**YOUR OBJECTIVE**
Each entry that follows should be written again verbatim.

**RECORD EXTRACTS**
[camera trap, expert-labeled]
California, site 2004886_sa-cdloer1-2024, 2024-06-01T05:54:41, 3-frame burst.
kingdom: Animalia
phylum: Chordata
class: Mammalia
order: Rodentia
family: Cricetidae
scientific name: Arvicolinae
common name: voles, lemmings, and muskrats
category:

**OUTPUT OF THE EXERCISE**
[camera trap, expert-labeled]
California, site 2004886_sa-cdloer1-2024, 2024-06-01T05:54:41, 3-frame burst.
kingdom: Animalia
phylum: Chordata
class: Mammalia
order: Rodentia
family: Cricetidae
scientific name: Arvicolinae
common name: voles, lemmings, and muskrats
category:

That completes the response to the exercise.